__WHAT IS NEEDED__: A verbatim copy of the data is wanted, minus any picture in it.

__INFORMATION PROVIDED__:
************

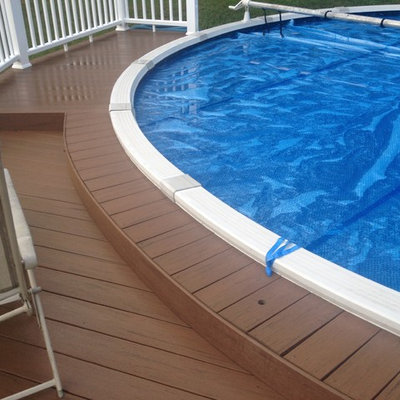 Inspiration for a mid-sized timeless backyard round pool remodel in Detroit with decking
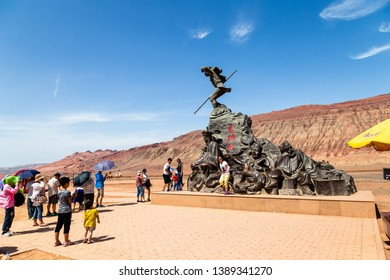 "Aug 2017, Flaming Mountains, Xinjiang, China: tourists near a statue from a scene of the Chinese epic ""Journey to the west"" when the monkey king and his companions reach the flaming mountains"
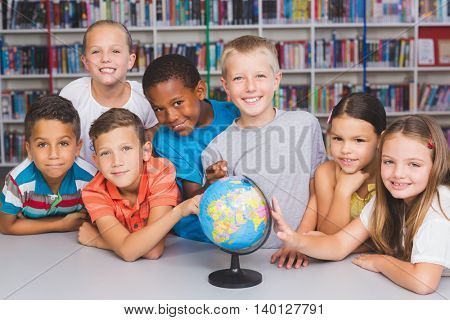 Portrait of school kids looking at globe in library at elementary school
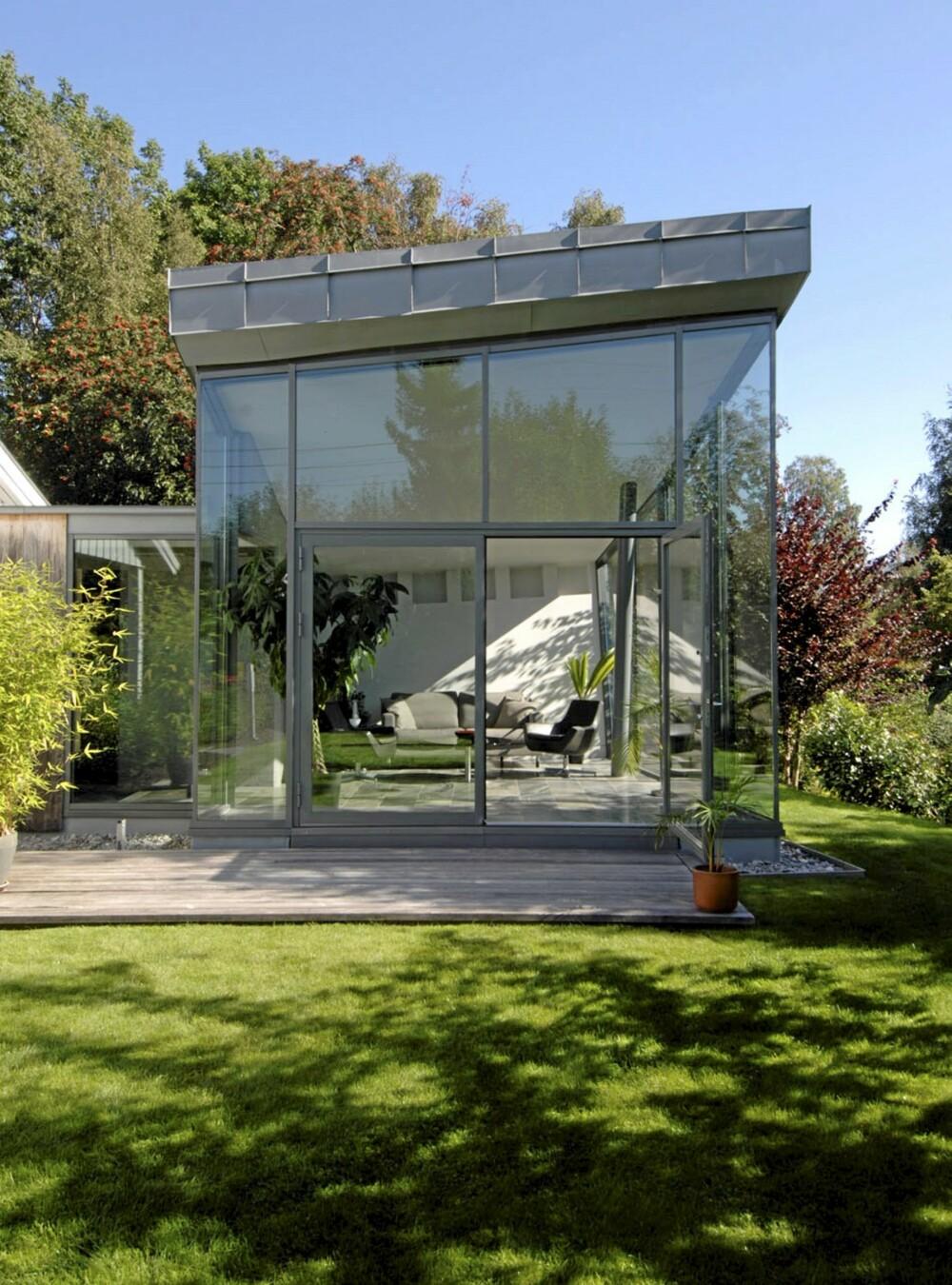TOTALT FRISLEPP: Det arkitekttegnete tilbygget, hagestuen åpner seg maksimalt mot solen. Bygningen måler nesten fire meter på det høyeste og vel to meter på det laveste. Vinduene er satt inn i smekre, ikkebærende stålrammer som ikke stjeler noe av utsikten. De gir soliditet til den enorme glassfasaden, men det er de kraftige søylene  lenger inn i rommet og bakveggen i betong som bærer  konstruksjonen. Glasset fortsetter også rundt hjørnet til venstre mot mellomgangen og hovedhuset.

************

__RESULT OF THE TASK__:
 Inspiration for a mid-sized timeless backyard round pool remodel in Detroit with decking
 "Aug 2017, Flaming Mountains, Xinjiang, China: tourists near a statue from a scene of the Chinese epic ""Journey to the west"" when the monkey king and his companions reach the flaming mountains"
 Portrait of school kids looking at globe in library at elementary school
TOTALT FRISLEPP: Det arkitekttegnete tilbygget, hagestuen åpner seg maksimalt mot solen. Bygningen måler nesten fire meter på det høyeste og vel to meter på det laveste. Vinduene er satt inn i smekre, ikkebærende stålrammer som ikke stjeler noe av utsikten. De gir soliditet til den enorme glassfasaden, men det er de kraftige søylene  lenger inn i rommet og bakveggen i betong som bærer  konstruksjonen. Glasset fortsetter også rundt hjørnet til venstre mot mellomgangen og hovedhuset.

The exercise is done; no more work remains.